Step 1: Inspect Listening Sockets

ss -ltnp

Check which process is bound to which port.

Step 2: Inspect Connection States

ss -tan

Common TCP states:

  • LISTEN
  • ESTABLISHED
  • SYN-SENT
  • SYN-RECV
  • TIME-WAIT
  • CLOSE-WAIT

Count Connections Per State

ss -tan | awk '{print $1}' | sort | uniq -c

Step 3: Detect Backlog Issues

ss -ltn

Compare Recv-Q and Send-Q values. High Recv-Q on a listening socket indicates backlog pressure.

Step 4: Identify Per-Process Connections

ss -tanp | grep PID

Or:

sudo lsof -iTCP -sTCP:ESTABLISHED

Step 5: Inspect Kernel Network Stats

netstat -s

Look for:

  • TCP retransmissions
  • Listen queue overflows
  • Dropped packets

Step 6: Packet-Level Inspection

sudo tcpdump -ni any port 443

Useful for confirming whether packets arrive or are dropped upstream.

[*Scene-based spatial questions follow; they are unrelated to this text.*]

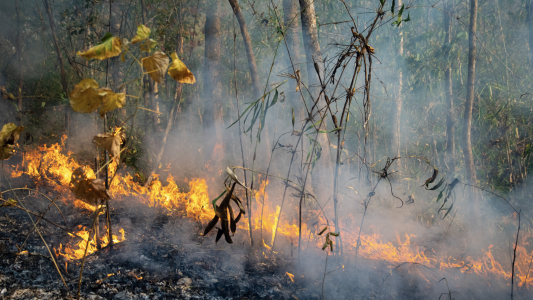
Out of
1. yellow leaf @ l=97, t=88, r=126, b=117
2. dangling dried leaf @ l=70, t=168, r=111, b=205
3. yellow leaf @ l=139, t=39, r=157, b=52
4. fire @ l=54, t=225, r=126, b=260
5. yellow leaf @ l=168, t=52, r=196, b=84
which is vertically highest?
yellow leaf @ l=139, t=39, r=157, b=52

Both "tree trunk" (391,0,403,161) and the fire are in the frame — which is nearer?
the fire

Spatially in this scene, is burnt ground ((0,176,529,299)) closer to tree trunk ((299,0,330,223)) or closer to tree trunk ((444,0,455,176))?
tree trunk ((299,0,330,223))

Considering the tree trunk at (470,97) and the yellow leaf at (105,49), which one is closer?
the yellow leaf at (105,49)

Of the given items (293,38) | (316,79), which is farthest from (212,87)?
(316,79)

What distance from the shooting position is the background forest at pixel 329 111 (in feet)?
12.3

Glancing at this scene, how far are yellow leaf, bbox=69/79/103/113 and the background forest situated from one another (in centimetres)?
145

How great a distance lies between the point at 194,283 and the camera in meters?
2.54

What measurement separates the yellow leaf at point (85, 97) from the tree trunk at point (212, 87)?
14.5ft

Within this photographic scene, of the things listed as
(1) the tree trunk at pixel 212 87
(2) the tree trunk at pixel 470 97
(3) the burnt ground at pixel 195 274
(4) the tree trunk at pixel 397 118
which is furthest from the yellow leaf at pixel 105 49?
(4) the tree trunk at pixel 397 118

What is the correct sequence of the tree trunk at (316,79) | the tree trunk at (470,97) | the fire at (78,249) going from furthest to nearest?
the tree trunk at (470,97), the tree trunk at (316,79), the fire at (78,249)

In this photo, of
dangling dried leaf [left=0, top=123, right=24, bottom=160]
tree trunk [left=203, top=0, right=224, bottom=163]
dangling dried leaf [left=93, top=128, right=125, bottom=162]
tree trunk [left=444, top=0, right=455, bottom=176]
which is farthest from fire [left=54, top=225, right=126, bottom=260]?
tree trunk [left=444, top=0, right=455, bottom=176]

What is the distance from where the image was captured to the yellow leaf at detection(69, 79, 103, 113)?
4.22ft

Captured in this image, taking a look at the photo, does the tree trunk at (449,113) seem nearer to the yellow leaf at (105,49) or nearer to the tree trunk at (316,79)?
the tree trunk at (316,79)

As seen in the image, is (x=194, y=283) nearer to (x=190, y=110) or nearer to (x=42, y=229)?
(x=42, y=229)
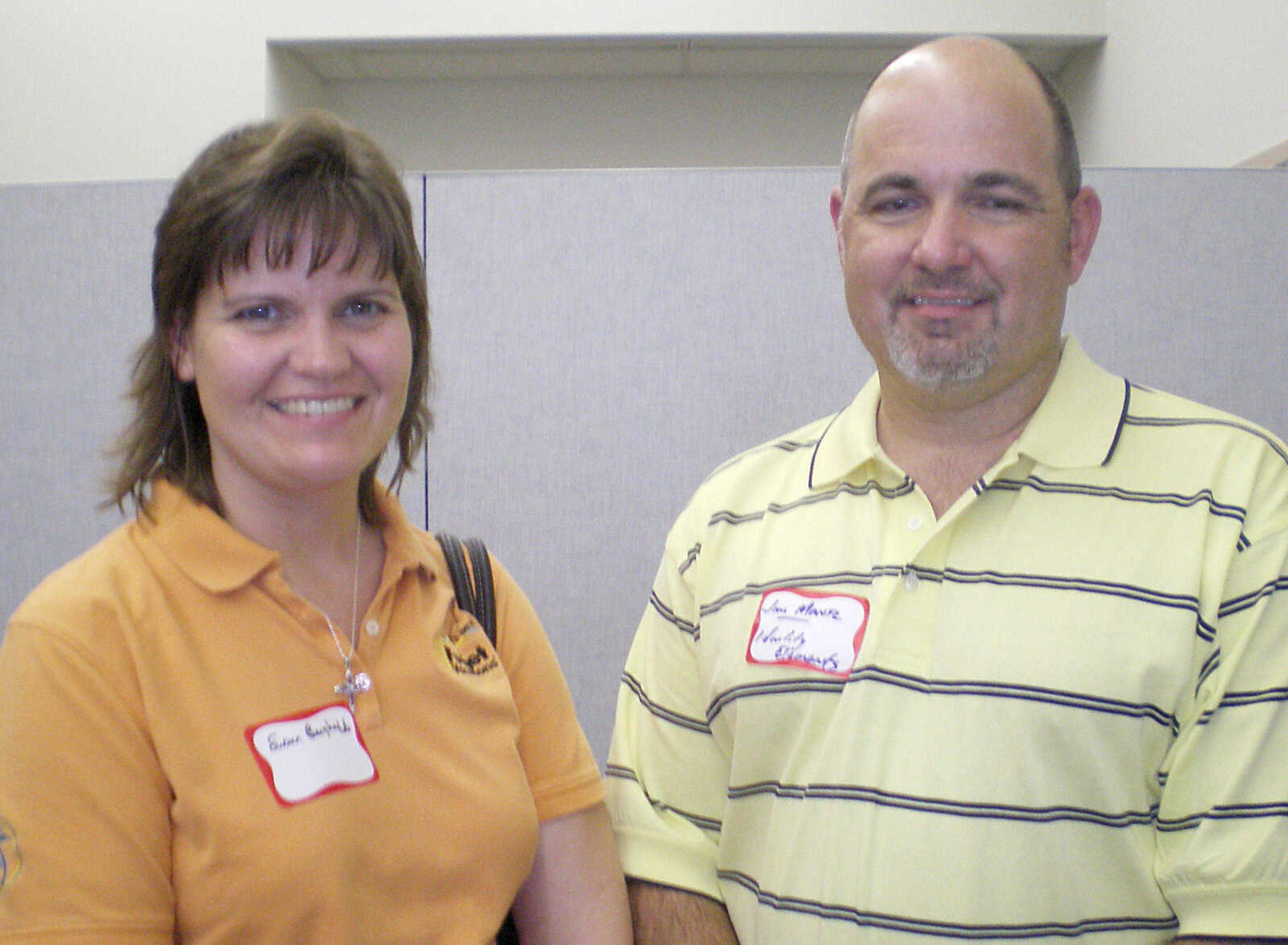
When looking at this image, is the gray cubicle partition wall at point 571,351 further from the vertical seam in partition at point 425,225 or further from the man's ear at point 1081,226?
the man's ear at point 1081,226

Common Production Failure Patterns

  • SYN flood: many SYN-RECV entries
  • TIME-WAIT storm: high connection churn
  • CLOSE-WAIT accumulation: app not closing sockets properly
  • Connection resets: backend crashing or overloaded

Mitigation

  • Increase backlog size if justified
  • Tune net.core.somaxconn
  • Fix application connection handling
  • Enable connection pooling
  • Scale horizontally
  • Adjust load balancer settings

Check somaxconn:

cat /proc/sys/net/core/somaxconn

Production Safety

  • Investigate before tuning kernel parameters
  • Avoid random sysctl changes without load testing
  • Correlate socket states with application logs
  • Check file descriptor limits alongside socket counts

Verification Checklist

ss -ltnp
ss -tan | awk '{print $1}' | sort | uniq -c
netstat -s | grep -i listen
  • No excessive SYN-RECV buildup
  • No abnormal CLOSE-WAIT accumulation
  • Backlog not saturated
  • Connection states consistent with traffic level

Why This Matters in Real Infrastructure

Many “application bugs” are actually socket-level issues. Understanding TCP states and connection patterns allows engineers to isolate network bottlenecks quickly and prevent cascading outages during traffic spikes.